The responses from the public to the article were generally negative and this person pulled no punches:

Let me guess the reasons why the numbers of these houses have fallen:

They were small, damp, cold, had no electricity, running water, or sewerage. Often enough, they are located in remote areas, without any community services nearby.

They are difficult and expensive to maintain, with costs coming out of the owners pocket, and a raft of taxes applied to this.

They are now also subject to the House Tax, Water Charge, soon to be introduced Broadcasting Charge, and any another tax the government might dream up.

Anyone who does own one and who rents it out will also be hit with punitive taxes on the income generated.

The ‘grants’ would likely not be available without massive work done to apply for them, requiring expensive consultants, and that is presuming there is actual money available.

Any more questions?

The respondent makes a strong case and his comment about the properties being expensive to maintain is particularly pertinent. Thatching is like any product and for it to survive and also prosper it must offer quality and value for money. Fundamentally any Thatched roof should not need re-thatching after only 8 years. What is more, not all clients such as the National Trust can afford to spend £25,000 – £30,000 each time a roof of this size is re-thatched.

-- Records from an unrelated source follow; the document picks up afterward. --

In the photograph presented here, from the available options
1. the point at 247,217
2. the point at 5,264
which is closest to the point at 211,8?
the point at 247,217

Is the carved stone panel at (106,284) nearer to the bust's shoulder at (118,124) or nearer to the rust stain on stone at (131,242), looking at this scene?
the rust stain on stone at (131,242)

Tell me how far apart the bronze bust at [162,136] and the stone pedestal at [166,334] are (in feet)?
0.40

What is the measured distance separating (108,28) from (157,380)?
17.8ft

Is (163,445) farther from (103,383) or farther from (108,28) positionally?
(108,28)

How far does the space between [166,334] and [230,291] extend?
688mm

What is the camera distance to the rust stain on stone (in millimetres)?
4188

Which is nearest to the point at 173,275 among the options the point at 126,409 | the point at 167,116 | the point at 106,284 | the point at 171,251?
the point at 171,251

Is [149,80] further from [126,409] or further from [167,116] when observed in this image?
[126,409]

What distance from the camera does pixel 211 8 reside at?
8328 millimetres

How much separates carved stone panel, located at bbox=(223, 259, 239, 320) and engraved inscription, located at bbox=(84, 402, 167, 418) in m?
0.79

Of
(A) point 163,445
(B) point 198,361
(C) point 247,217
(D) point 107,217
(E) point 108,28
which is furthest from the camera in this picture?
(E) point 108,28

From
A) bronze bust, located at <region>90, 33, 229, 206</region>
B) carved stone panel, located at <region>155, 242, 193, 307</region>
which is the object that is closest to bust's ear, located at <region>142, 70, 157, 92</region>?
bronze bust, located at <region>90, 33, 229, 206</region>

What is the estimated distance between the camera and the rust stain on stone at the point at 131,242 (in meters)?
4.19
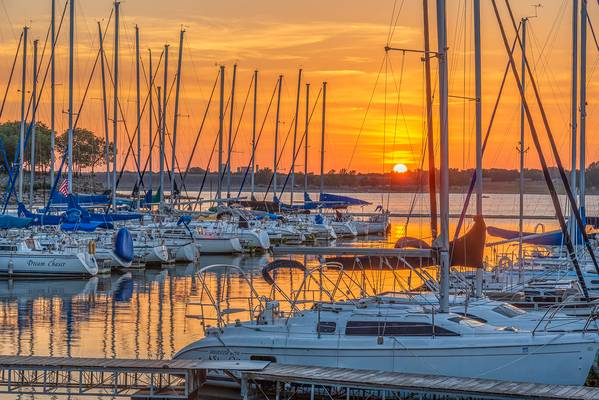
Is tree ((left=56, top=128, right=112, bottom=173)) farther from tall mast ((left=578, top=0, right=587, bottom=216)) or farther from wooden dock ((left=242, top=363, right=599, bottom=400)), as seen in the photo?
wooden dock ((left=242, top=363, right=599, bottom=400))

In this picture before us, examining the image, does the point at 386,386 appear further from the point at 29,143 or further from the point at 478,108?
the point at 29,143

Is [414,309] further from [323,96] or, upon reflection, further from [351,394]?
[323,96]

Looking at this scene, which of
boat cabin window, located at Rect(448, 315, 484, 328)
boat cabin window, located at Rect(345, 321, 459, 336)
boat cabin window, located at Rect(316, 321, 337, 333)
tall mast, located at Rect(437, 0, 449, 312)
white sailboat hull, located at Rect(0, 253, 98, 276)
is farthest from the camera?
white sailboat hull, located at Rect(0, 253, 98, 276)

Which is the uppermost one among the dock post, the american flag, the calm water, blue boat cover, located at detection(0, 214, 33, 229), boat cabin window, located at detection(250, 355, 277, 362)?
the american flag

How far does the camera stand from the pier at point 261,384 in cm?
1992

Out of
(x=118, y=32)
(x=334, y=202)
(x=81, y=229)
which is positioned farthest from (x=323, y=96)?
(x=81, y=229)

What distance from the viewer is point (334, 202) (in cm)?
8919

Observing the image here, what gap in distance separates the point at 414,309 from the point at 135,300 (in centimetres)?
1923

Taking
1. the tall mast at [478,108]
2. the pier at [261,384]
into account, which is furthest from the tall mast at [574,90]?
the pier at [261,384]

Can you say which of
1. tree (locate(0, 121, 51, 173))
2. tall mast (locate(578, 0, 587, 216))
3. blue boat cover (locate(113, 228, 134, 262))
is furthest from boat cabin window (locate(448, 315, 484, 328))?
tree (locate(0, 121, 51, 173))

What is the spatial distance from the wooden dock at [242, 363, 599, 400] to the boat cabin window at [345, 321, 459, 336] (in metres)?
1.18

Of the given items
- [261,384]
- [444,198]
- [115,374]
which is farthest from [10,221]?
[444,198]

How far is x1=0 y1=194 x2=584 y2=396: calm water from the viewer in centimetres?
2984

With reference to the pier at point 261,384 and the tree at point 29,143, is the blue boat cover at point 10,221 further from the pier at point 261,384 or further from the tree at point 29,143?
the tree at point 29,143
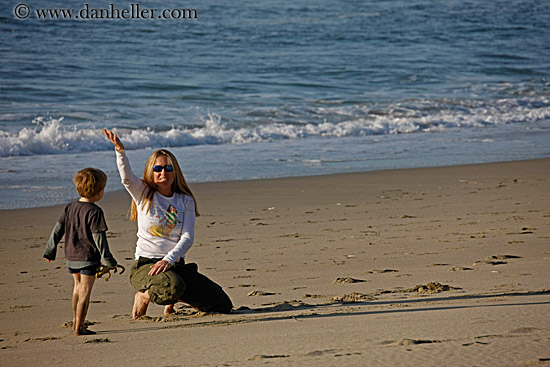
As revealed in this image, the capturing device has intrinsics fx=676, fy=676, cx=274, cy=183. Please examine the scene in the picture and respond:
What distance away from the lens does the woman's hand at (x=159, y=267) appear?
3.83 metres

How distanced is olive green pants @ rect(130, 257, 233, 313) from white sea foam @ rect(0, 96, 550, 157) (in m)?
8.93

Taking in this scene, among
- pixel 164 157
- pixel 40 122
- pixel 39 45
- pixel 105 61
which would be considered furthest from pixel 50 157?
pixel 39 45

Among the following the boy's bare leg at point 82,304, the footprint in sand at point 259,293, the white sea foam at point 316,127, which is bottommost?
the footprint in sand at point 259,293

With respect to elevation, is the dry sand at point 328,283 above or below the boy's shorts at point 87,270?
below

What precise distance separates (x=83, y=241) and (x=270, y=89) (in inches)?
664

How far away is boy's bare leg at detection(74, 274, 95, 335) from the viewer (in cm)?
358

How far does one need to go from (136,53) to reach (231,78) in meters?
4.54

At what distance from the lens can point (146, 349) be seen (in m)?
3.14

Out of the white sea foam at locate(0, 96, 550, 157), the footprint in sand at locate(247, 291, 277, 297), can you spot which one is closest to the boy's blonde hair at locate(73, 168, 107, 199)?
the footprint in sand at locate(247, 291, 277, 297)

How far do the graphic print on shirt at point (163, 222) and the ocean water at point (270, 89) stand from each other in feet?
14.7

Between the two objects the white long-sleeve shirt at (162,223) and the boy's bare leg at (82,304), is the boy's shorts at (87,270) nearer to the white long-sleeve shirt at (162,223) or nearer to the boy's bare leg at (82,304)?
the boy's bare leg at (82,304)

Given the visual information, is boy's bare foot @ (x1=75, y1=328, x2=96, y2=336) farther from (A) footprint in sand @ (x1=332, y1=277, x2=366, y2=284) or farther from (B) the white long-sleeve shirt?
(A) footprint in sand @ (x1=332, y1=277, x2=366, y2=284)

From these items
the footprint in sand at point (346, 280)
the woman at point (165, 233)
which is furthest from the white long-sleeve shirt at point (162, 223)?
the footprint in sand at point (346, 280)

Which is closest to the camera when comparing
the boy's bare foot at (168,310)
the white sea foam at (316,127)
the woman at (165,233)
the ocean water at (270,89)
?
the woman at (165,233)
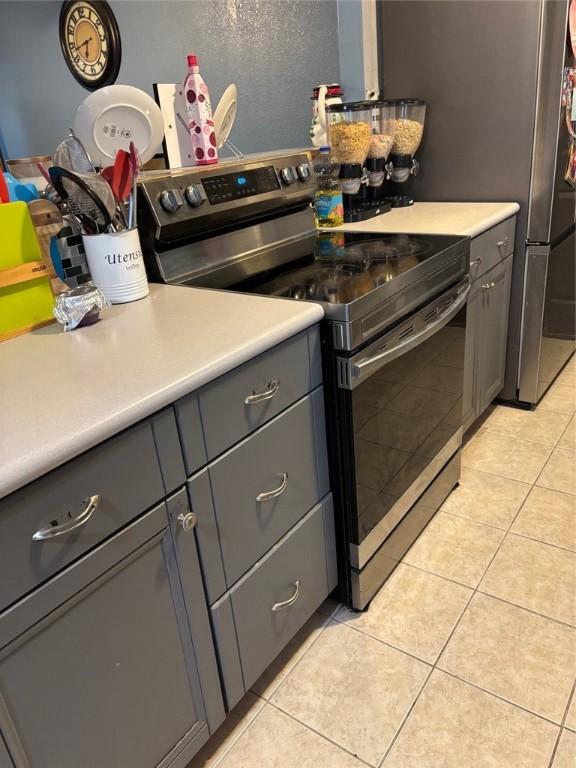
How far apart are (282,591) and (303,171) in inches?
48.4

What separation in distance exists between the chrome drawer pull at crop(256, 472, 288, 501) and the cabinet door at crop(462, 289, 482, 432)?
1.06 metres

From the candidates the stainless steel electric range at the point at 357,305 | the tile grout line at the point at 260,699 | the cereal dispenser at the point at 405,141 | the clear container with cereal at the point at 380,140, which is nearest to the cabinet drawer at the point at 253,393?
the stainless steel electric range at the point at 357,305

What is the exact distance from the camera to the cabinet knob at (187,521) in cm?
101

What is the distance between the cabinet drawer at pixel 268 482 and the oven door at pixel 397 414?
0.08m

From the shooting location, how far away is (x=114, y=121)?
1.54 m

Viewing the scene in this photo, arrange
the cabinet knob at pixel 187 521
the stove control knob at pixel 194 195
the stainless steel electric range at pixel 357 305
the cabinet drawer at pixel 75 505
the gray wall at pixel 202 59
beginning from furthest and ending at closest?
the gray wall at pixel 202 59 < the stove control knob at pixel 194 195 < the stainless steel electric range at pixel 357 305 < the cabinet knob at pixel 187 521 < the cabinet drawer at pixel 75 505

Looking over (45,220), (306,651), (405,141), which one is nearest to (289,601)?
(306,651)

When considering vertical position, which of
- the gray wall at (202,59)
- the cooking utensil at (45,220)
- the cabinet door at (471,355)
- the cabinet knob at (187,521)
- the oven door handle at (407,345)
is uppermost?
the gray wall at (202,59)

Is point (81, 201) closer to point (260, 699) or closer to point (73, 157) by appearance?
point (73, 157)

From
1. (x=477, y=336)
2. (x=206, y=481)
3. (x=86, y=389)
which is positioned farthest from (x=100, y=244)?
(x=477, y=336)

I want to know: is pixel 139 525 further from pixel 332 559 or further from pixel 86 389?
pixel 332 559

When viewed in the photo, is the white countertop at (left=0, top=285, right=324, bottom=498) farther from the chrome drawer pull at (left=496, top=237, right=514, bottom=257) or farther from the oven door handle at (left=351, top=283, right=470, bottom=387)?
the chrome drawer pull at (left=496, top=237, right=514, bottom=257)

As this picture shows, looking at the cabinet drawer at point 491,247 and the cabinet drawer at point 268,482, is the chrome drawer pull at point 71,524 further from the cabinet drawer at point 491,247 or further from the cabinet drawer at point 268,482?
the cabinet drawer at point 491,247

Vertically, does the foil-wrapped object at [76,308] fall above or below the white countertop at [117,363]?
above
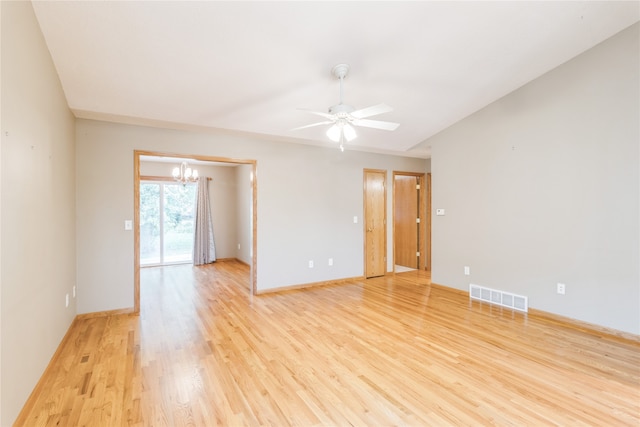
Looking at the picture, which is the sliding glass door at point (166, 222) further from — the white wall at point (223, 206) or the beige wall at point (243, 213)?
the beige wall at point (243, 213)

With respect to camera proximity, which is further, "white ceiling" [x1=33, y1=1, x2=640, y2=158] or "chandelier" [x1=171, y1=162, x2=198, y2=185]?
"chandelier" [x1=171, y1=162, x2=198, y2=185]

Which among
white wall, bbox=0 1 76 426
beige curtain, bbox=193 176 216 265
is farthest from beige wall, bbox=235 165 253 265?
white wall, bbox=0 1 76 426

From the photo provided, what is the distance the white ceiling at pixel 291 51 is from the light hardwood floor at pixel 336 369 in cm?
229

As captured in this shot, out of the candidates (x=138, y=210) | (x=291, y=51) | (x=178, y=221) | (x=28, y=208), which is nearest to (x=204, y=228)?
(x=178, y=221)

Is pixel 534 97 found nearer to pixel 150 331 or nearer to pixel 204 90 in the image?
pixel 204 90

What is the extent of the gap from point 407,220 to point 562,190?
3.40m

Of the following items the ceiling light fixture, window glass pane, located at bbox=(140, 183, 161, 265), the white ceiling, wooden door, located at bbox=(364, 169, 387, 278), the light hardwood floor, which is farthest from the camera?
window glass pane, located at bbox=(140, 183, 161, 265)

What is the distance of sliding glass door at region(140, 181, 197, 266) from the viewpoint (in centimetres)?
729

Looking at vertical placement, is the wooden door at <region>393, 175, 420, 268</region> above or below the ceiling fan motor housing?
below

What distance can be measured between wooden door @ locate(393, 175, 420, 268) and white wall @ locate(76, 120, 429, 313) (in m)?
0.48

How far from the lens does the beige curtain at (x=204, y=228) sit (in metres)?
7.38

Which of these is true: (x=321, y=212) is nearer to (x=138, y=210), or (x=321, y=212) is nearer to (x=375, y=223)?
(x=375, y=223)

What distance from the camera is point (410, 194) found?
22.4 feet

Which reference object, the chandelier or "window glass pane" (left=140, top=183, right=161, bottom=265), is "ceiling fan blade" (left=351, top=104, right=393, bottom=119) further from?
"window glass pane" (left=140, top=183, right=161, bottom=265)
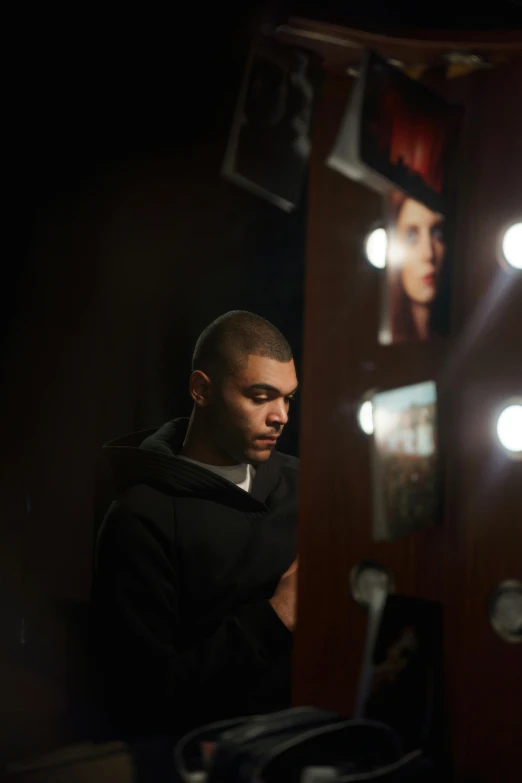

There are clearly issues which need exploring to find out why thatched properties have fallen out of favour in Ireland and in Northern Ireland. Some are cultural (they are not fashionable). Some have to do with a lack of skilled full time professional Thatchers and an absence of an agreed thatching specification. Some are to do with the architecture and poor pitch of these buildings: rounded ridges may deflect wind but they do not keep out water! Some also cite the absence of certain historic thatch materials, although good quality straw and reed from the UK are plentiful.

Moving forward to the end of 2014 articles began circulating in some of the Irish press about the possible ending of grant funding by the NIEA (Northern Ireland Environment Agency) for the upkeep of thatched properties. Given the findings of Stevenson and Gallagher this historic decision may not necessarily be the death knell that it may once have been perceived as.

I believe the almost misty eyed nostalgia needs to be taken out of any discussions on the future of thatched properties. What is more the idea that throwing Government money at the problem will not, and has not halted the decline of thatch properties.

On the contrary the danger of grant funding for re-thatching roofs is that it can engender an ethos of lethargy, that is, they will always be treated as a special case and this in turn puts people off owning and looking after them. Those people that do own them become complacent about ensuring every pound or euro is spent wisely – after all it’s not their money and they have very little say in what materials and techniques are used. Of course grant funding also often means that materials and practices of the past may be insisted upon even though these may not be best suited to present day economic cost considerations; this in turn leads to the necessity of more grant funding, which in turn leads to the unpopularity of the product.

It is up to Thatchers to do the best job that will stand the test of time. If outside bodies become involved (no matter how well meaning) and in any way compromise this then Thatchers have a duty to make this known. The thatching of a high profile property such as Hezlett House every 8 years is not a good advert for the trade and will only perpetuate the idea that thatched roofs are expensive to maintain and should be steered clear of.

You may also want to read in conjunction with the above a blog piece I did in October 2011 http://www.thatching.net/thatchers-in-ireland/.

Traditional Cottages of County Donegal by Joseph Gallagher and Greg Stevenson 2012.

(1) Thatching Advisory Services Ltd (www.thatchingadvisoryservices.co.uk) say Combed Wheat Straw should last 20 – 30 years.

The Thatched Owners Group (www.thatched-group.com) quotes 25 – 40 years.